My model predicts employement status based on an individuals key demographics. This algorithm could be used in a variety of industries and companies, such as assisting with people taking out loans, renting/leasing homes, insurance policies, etc. However, because this model was trained on features that are affected by implicit, systematic bias, this model has the potential of perpetuating this bias and affecting individuals in serious matters, such as the examples I listed above. Because this model can have a lower accuracy or lower false positive/negative rates for certain races, use of this model and algorithm could lead to further discrimination. If this model was deployed on a larger scale in either a commerical or governmental settings, certain subgroups would disproportionately feel the negative impacts of using such an algorithm.

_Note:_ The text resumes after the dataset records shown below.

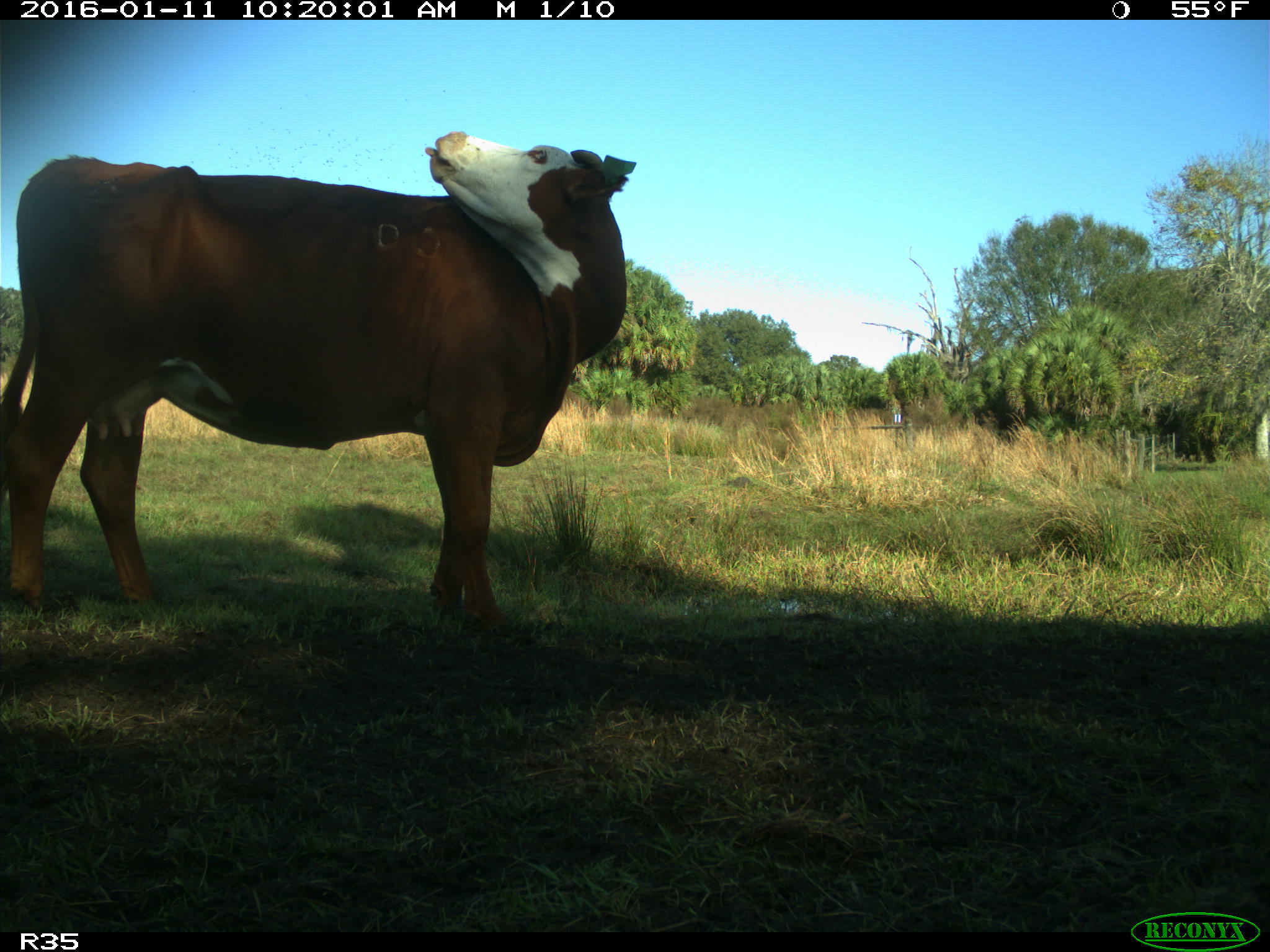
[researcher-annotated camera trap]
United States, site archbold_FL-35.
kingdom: Animalia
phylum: Chordata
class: Mammalia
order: Artiodactyla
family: Bovidae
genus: Bos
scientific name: Bos taurus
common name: domestic cow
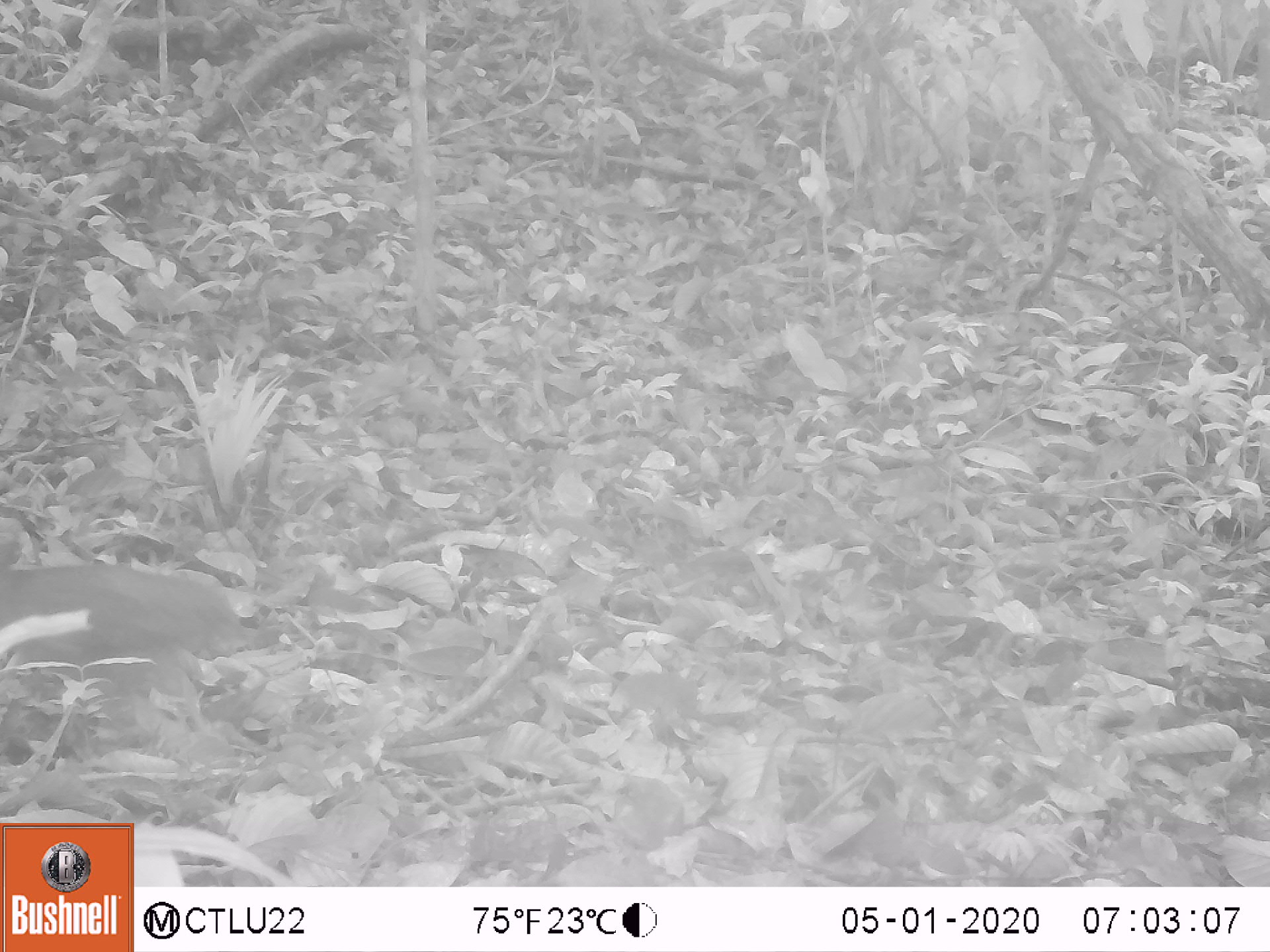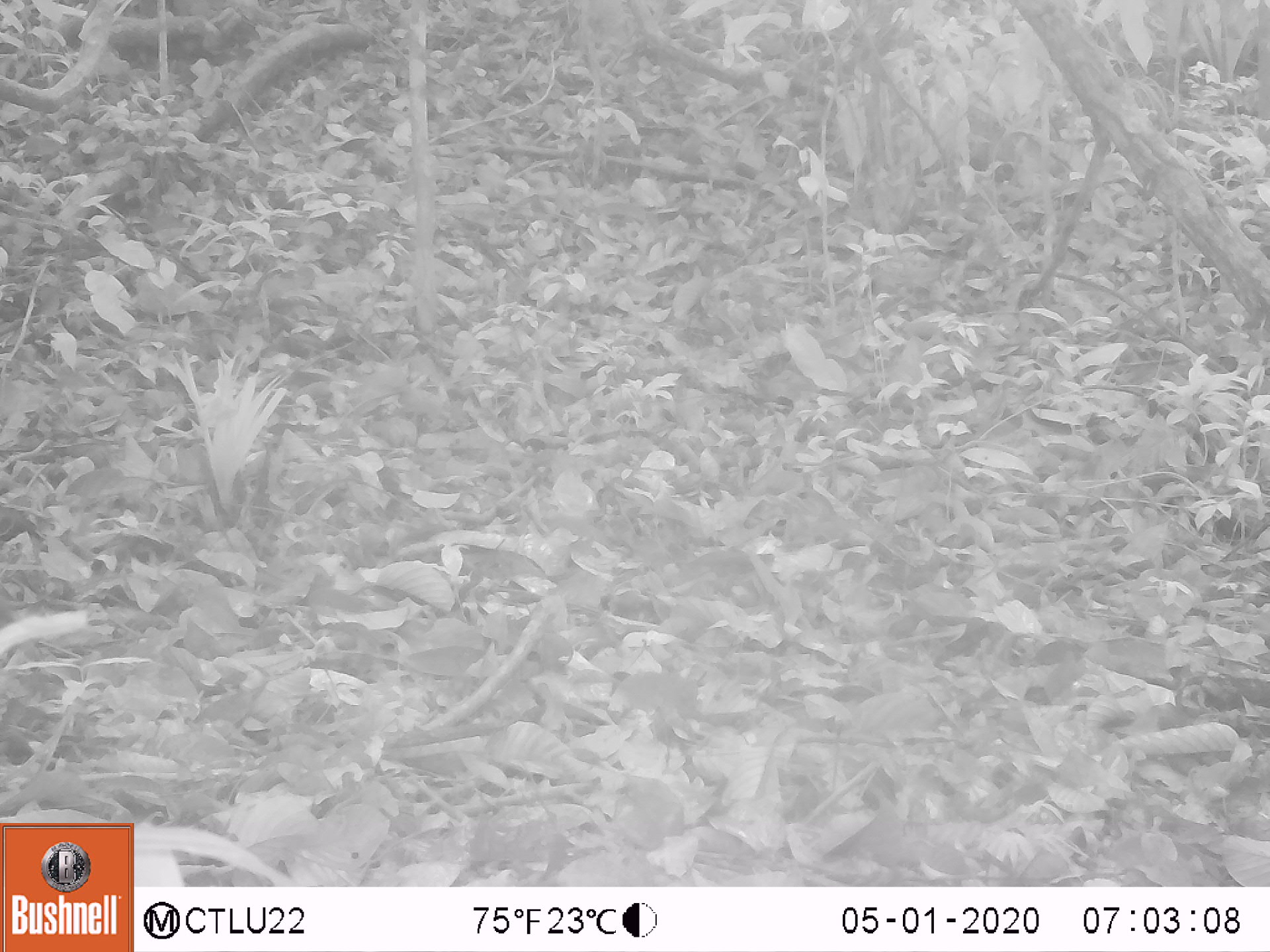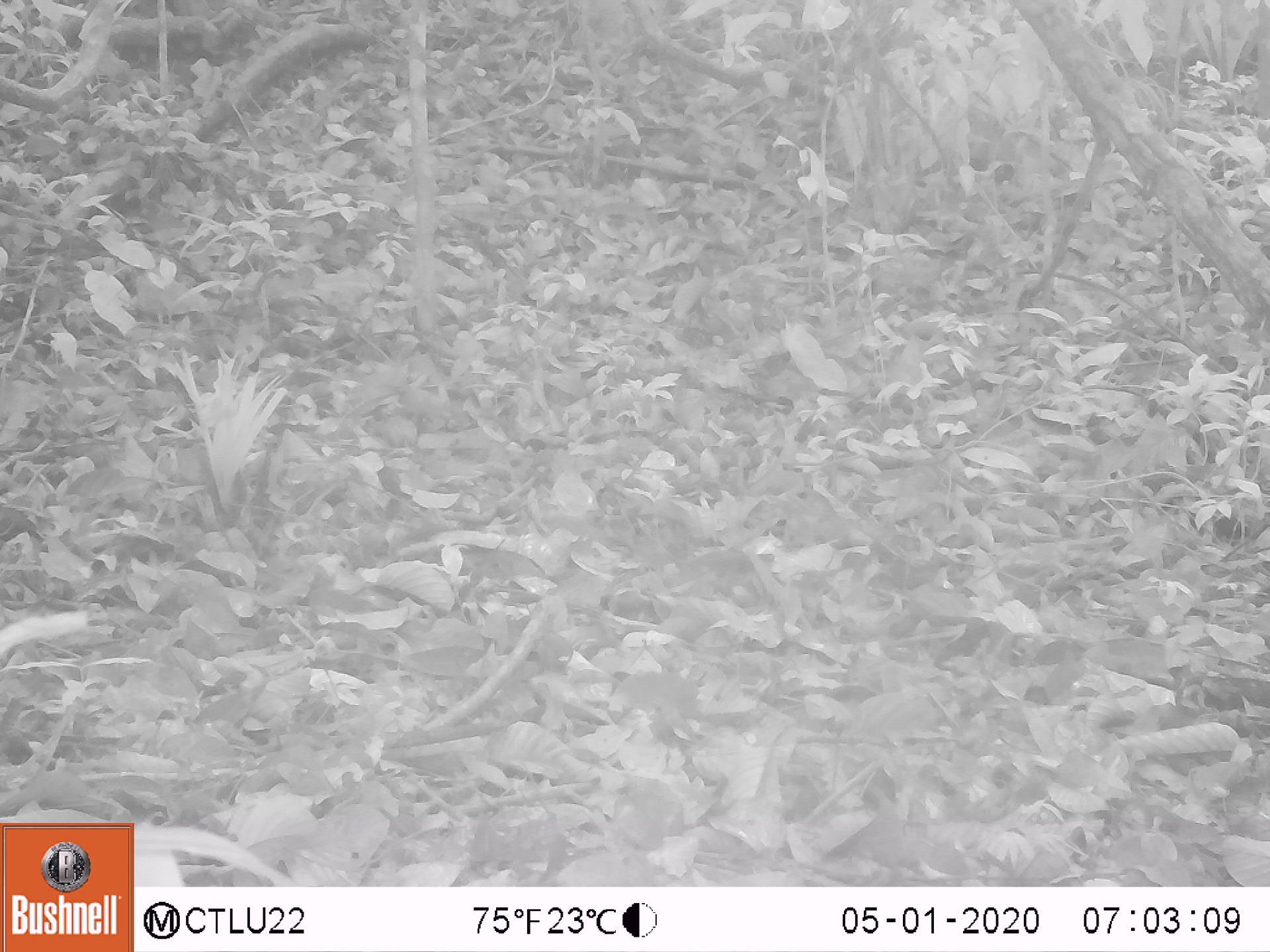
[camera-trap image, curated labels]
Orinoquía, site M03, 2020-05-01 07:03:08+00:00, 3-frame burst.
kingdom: Animalia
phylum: Chordata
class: Aves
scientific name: Aves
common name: bird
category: unknown bird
Unknown bird (bird) (Aves).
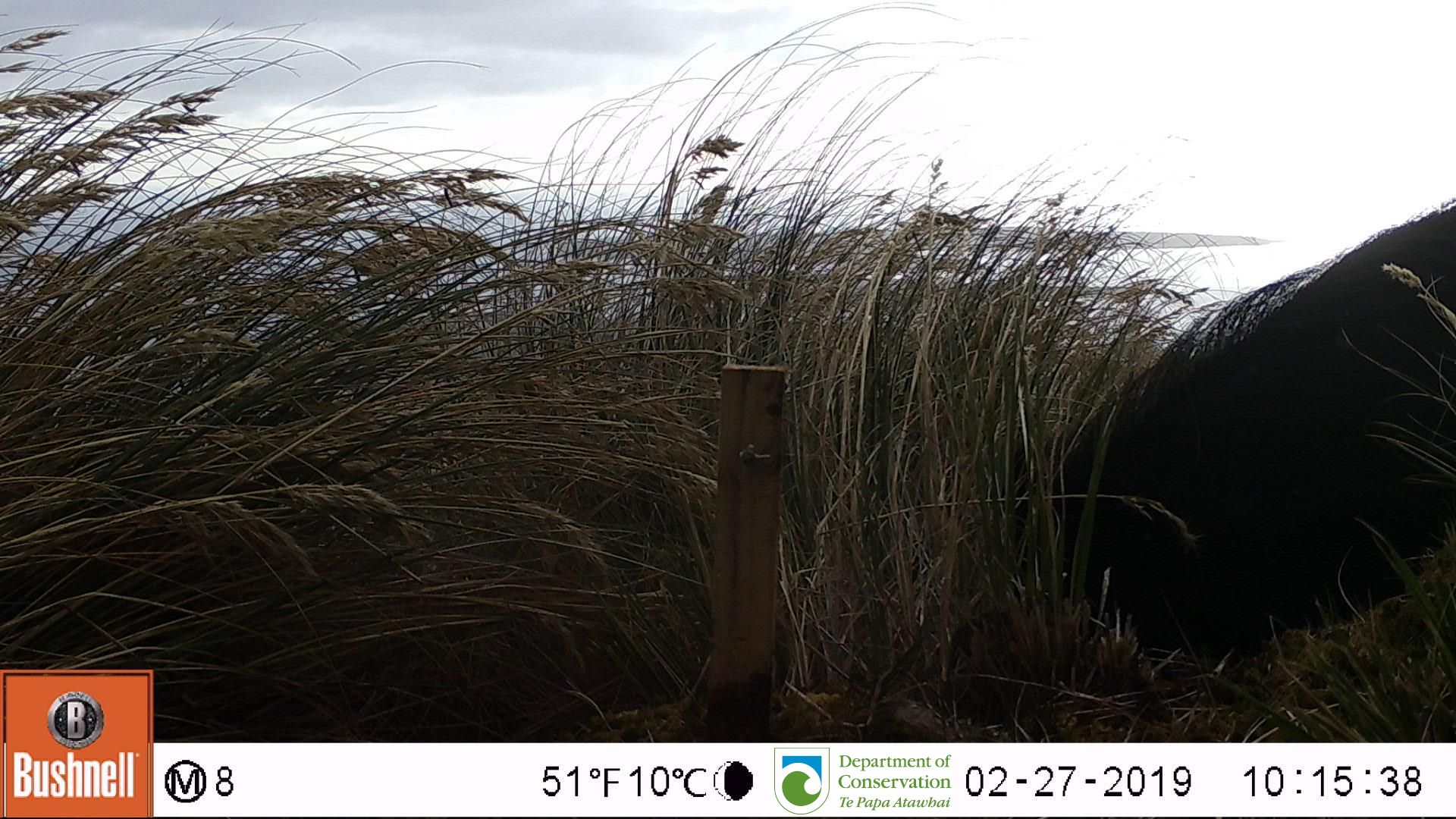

Based on my bias audit, I was interested to find that my model outputed a perfect PPV for black individuals, and around 0.73 for white individiuals. I think its important to note again though, that this model is trained on biased data, so although my model had an impressive PPV for black individuals, this does not mean that my model is not biased.

Overall, my model was only able to achieve an overall accuracy of 75.15%. I would argue that an algorithm that is only accurate around 70% is not reliable enough to be used in any sort of impactful manner.